Stella believes that technology can help us to achieve many of the challenges raised in the National Development Plan (NDP), and that it has the ability to multiply access to markets and opportunities and reduce poverty and inequality. She hopes that her role at the State Information Technology Agency (SITA), where she serves as a non-executive director and deputy chairperson, will allow her to make a positive contribution.

“The focus of the board at SITA is to ensure the execution of the SITA mandate, which is to improve service delivery to the public through the provision of IT, namely information systems and all the other technology services,” she explains. This, she says, focuses on a maintained information systems security environment in various departments. “SITA’s mandate is promoting efficiency for the government.”

A PhD adds value

According to Stella, having a PhD in the IT field not only gives you credibility on the board, but also positions you as an expert in a particular field. This also ties in with some of her nationally and internationally recognised work on digital transformation.

“You add value because you are essentially combining theory and practice,” she says. “However, I do see myself as a different academic, because I don’t work only within the confines of the university’s bricks and mortar. I take my work and challenge it outside academia and share it with industry. In addition, I ensure that my peer-reviewed work speaks to solutions for our society or continent.”

A mentor for CIOs

“I conduct a lot of research and engagement with many experts both locally and abroad, but the only weakness is that I am not an active participant in the corporate sector. As such, mentorship for me is two-way traffic between myself and the CIOs I speak with. They view me as a mentor, but I am also learning from them,” Stella explains.

“Among IT professionals, mentorship programmes are seen as having the greatest potential impact in the industry: they can also address the skills gaps and encourage industry growth,” she adds.

She sees herself as a tech mentor and believes this can be extremely beneficial in the non-linear path of an IT career. According to Stella, the current CIO is doing things that, 10 years ago, they would not be doing.

“Tech mentors, too, are different from career coaches and the like: we focus on enhancing the mentee’s technical expertise,” she explains. “In addition, mentoring is not merely about the exchange of knowledge, it is also about imparting skills without them sitting in a classroom.”

Stella points out that CIOs work in a very demanding industry, especially for women CIOs, and her role is to tap into that space and meet their specific needs. It’s also about motivating them and providing emotional support, which she believes goes a long way.

Upskilling and reskilling

“Let us not be afraid to educate ourselves,” she says. “IT is an ever-changing environment, so upskilling and reskilling yourself as needed is very important.”

But she also shares other priorities CIOs will be looking at next year, such as leveraging agile principles. “CIOs should consider introducing new time-saving tools in their organisations in order to bring back some fun and creativity in the workplace.
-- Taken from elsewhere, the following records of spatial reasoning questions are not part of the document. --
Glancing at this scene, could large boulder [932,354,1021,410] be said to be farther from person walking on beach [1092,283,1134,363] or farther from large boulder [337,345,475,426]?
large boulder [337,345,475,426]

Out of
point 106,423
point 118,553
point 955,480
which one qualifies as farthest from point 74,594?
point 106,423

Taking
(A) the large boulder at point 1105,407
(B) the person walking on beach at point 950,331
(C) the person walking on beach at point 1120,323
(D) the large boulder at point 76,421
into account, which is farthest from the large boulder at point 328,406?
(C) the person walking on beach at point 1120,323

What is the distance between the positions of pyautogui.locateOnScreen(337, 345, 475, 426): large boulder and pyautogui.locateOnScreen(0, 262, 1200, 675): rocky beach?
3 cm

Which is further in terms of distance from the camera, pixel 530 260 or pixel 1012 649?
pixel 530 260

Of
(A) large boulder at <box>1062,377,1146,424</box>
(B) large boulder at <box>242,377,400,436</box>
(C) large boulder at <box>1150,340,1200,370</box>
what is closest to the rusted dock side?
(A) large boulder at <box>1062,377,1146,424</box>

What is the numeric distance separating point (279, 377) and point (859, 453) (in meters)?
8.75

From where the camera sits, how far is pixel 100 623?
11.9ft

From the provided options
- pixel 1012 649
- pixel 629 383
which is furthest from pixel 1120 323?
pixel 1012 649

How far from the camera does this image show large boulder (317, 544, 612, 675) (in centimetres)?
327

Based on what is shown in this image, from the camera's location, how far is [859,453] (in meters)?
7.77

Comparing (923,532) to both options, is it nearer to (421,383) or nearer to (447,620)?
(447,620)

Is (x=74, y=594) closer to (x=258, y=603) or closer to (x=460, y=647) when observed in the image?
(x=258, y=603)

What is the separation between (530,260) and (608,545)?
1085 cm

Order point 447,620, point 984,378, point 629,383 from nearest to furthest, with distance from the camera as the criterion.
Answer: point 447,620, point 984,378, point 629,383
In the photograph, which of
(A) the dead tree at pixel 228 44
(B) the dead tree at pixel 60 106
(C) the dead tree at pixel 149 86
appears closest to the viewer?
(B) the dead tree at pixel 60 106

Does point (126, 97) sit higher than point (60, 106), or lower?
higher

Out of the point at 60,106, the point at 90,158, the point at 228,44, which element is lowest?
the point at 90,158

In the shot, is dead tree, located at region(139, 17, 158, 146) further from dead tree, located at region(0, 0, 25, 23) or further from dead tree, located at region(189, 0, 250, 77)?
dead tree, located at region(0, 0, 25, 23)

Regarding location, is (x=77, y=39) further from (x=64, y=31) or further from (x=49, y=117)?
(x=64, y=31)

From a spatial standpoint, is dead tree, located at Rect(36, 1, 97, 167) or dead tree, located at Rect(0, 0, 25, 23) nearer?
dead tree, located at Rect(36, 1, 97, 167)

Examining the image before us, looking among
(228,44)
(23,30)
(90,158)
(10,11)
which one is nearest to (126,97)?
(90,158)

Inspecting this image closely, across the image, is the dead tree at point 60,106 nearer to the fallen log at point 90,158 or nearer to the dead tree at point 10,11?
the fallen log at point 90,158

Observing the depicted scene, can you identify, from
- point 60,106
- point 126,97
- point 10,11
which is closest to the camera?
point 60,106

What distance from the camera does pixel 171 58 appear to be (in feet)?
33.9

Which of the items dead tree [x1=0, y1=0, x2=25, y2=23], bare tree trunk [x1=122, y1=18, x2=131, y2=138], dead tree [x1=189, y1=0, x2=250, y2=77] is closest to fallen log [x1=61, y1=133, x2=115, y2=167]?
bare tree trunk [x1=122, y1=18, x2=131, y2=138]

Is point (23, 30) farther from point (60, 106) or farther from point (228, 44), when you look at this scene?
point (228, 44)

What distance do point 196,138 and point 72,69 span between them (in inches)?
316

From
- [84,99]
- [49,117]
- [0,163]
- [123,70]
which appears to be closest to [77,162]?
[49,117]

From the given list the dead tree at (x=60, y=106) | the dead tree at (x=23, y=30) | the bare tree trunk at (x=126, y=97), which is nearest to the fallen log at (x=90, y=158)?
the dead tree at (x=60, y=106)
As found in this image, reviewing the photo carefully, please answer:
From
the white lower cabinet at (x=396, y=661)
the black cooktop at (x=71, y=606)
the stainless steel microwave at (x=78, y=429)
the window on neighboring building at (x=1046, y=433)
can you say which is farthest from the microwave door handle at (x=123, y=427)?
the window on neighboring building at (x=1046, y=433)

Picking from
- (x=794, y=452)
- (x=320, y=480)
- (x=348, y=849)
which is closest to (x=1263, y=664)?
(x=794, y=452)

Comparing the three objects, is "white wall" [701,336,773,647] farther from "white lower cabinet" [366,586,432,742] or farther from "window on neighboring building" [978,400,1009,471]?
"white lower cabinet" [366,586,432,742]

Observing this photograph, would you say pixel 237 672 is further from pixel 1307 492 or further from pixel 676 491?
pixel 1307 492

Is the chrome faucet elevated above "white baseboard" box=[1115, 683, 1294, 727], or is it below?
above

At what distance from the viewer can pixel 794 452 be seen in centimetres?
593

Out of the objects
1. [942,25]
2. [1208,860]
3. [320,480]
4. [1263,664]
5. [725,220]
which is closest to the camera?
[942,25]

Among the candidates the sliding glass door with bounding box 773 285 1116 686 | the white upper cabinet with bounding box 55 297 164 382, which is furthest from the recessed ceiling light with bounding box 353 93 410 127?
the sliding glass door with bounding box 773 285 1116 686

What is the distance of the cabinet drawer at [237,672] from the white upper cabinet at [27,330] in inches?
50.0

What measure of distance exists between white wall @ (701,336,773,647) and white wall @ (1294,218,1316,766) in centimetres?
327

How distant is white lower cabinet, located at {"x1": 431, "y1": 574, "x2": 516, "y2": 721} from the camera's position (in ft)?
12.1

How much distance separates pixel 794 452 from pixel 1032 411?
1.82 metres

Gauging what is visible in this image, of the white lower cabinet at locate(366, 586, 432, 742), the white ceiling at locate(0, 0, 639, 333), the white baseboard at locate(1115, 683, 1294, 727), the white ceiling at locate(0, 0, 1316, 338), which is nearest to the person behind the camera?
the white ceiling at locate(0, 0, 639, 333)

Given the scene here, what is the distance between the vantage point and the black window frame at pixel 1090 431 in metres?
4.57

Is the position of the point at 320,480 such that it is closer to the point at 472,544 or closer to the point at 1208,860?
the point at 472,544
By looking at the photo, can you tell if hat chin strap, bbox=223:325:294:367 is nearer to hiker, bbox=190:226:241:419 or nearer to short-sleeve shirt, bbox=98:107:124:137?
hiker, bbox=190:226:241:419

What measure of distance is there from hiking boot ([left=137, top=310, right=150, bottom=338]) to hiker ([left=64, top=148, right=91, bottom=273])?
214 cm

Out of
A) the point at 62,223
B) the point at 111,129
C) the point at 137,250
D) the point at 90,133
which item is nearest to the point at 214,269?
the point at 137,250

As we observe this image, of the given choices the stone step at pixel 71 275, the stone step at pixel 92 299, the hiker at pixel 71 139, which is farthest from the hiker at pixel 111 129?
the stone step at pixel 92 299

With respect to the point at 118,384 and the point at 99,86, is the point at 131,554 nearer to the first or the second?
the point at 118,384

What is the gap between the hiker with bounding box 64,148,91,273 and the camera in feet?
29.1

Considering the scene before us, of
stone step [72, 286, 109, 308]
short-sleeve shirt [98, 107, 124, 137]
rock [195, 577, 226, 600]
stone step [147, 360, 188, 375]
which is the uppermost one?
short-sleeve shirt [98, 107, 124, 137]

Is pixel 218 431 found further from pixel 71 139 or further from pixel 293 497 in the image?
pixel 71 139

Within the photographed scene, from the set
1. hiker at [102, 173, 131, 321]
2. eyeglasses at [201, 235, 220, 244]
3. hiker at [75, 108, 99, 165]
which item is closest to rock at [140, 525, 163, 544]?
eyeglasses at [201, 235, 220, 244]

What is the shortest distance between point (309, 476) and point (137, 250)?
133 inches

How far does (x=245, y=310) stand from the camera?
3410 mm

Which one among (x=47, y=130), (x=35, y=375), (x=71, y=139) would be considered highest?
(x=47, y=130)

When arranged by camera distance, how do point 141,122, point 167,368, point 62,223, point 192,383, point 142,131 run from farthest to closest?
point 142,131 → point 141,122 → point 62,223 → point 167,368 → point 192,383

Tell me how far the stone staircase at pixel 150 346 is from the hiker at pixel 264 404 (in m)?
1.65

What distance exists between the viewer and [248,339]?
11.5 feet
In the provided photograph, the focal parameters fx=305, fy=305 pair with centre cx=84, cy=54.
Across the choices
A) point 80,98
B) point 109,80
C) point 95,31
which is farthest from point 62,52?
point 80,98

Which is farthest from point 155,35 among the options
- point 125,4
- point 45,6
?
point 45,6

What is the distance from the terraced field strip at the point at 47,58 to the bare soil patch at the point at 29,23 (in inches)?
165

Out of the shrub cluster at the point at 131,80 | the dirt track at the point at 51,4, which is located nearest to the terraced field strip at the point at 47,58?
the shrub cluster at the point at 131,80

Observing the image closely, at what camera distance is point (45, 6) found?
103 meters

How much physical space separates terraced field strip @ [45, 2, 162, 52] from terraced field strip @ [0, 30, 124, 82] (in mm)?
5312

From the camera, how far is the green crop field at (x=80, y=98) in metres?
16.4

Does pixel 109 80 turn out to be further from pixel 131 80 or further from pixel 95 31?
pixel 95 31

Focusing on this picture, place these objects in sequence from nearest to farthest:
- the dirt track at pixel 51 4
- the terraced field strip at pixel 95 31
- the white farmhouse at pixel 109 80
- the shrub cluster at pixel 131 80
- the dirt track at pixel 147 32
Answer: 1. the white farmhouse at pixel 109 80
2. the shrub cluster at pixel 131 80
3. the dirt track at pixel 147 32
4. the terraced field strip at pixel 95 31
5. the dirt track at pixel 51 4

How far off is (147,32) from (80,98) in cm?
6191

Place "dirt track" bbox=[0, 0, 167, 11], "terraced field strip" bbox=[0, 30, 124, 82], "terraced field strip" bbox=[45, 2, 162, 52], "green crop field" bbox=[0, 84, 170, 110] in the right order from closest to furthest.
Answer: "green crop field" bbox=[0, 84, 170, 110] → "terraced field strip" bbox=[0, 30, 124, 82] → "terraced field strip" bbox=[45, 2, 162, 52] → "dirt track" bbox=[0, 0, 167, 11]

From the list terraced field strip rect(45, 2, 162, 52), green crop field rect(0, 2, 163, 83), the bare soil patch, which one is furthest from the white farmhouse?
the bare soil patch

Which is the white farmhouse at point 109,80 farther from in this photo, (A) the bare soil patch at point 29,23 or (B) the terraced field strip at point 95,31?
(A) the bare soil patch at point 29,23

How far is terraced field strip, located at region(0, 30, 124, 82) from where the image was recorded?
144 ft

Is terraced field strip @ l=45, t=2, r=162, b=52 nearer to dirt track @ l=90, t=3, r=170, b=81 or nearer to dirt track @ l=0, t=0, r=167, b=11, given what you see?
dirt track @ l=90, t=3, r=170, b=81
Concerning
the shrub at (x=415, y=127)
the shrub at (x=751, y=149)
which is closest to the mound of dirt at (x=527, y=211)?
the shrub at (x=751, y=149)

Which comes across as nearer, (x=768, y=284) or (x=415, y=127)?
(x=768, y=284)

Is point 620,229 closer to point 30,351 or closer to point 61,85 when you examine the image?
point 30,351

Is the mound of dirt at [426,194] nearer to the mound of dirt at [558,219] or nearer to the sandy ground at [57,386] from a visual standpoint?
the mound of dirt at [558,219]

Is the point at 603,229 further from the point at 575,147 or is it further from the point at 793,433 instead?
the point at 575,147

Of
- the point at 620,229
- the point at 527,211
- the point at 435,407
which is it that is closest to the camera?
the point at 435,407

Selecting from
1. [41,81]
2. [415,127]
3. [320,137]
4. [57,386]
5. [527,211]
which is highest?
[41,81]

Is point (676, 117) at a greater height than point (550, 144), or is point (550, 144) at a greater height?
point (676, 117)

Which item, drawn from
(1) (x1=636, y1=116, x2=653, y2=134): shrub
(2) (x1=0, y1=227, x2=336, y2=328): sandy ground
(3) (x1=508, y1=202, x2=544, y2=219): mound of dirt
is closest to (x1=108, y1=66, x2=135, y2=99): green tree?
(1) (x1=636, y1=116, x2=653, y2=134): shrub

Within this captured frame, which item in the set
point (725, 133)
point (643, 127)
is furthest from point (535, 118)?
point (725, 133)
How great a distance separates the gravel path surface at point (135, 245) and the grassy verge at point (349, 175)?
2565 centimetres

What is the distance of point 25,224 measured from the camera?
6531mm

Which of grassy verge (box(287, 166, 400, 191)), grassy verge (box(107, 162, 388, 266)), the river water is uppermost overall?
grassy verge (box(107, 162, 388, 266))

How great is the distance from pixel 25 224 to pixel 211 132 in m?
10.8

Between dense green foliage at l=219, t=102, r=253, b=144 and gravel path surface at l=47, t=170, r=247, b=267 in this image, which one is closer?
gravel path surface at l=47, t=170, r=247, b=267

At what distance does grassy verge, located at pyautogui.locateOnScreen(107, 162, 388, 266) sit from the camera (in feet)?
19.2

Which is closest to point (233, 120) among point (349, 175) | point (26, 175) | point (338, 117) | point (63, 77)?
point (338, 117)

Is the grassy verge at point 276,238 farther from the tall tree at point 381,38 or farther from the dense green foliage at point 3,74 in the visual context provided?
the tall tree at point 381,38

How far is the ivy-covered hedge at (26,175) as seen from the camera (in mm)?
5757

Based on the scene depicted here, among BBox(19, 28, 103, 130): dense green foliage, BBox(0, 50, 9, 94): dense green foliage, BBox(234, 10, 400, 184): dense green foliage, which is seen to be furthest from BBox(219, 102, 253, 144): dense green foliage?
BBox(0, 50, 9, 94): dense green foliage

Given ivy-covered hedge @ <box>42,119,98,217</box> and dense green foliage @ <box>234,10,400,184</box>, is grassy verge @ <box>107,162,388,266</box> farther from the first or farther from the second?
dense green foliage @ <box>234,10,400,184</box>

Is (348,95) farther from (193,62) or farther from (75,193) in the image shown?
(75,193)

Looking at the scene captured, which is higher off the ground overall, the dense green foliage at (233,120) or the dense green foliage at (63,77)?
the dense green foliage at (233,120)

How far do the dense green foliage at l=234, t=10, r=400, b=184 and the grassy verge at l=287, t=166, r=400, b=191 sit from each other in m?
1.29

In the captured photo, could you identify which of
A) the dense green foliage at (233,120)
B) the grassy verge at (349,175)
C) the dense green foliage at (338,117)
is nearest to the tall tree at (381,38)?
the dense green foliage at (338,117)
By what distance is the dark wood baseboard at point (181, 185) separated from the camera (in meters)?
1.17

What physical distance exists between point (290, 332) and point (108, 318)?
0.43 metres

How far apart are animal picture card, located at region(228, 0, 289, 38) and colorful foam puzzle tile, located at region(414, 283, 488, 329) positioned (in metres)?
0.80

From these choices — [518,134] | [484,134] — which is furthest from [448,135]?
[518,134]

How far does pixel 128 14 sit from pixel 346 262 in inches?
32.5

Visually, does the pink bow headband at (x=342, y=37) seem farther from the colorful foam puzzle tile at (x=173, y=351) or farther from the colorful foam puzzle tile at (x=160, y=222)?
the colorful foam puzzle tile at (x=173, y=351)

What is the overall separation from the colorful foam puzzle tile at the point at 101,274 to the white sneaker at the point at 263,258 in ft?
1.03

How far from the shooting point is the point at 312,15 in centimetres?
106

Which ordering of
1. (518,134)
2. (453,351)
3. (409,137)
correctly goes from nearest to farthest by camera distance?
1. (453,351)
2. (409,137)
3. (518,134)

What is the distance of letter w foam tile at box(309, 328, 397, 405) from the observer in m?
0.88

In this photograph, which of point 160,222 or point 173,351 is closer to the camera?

They should also look at expanding their sprint planning, because we live and breathe cybersecurity,” she suggests.

As a result, Stella is looking into ways to fully integrate other functions into this type of sprint planning. But there is more: she also advises CIOs to get involved with academia and young people. “CIOs can engage with both academia and young people by hosting hackathons, something we push here at our institution through the Technopreneurship Centre,” she says.

Interestingly, despite having a PhD in IT and being extremely passionate about the industry, Stella never intended to work in IT. Her public speaking abilities paved the way.

“During my high school years, I was quite involved in public speaking as a matriculant, and at one of these speaking engagements, I was handed a book titled Introduction to Information Technology by the late radio legend Paul Rapetsoa, affectionately known as ‘Bra Paul’, from Thobela FM. He gifted me this book because he was really impressed with my public speaking, representing Limpopo province.

“This is how I ended up at UJ, in the very department where I am now the HOD. So, the amusing part of the story is that the lecturers who used to lecture me now refer to me as their boss,” she jokes.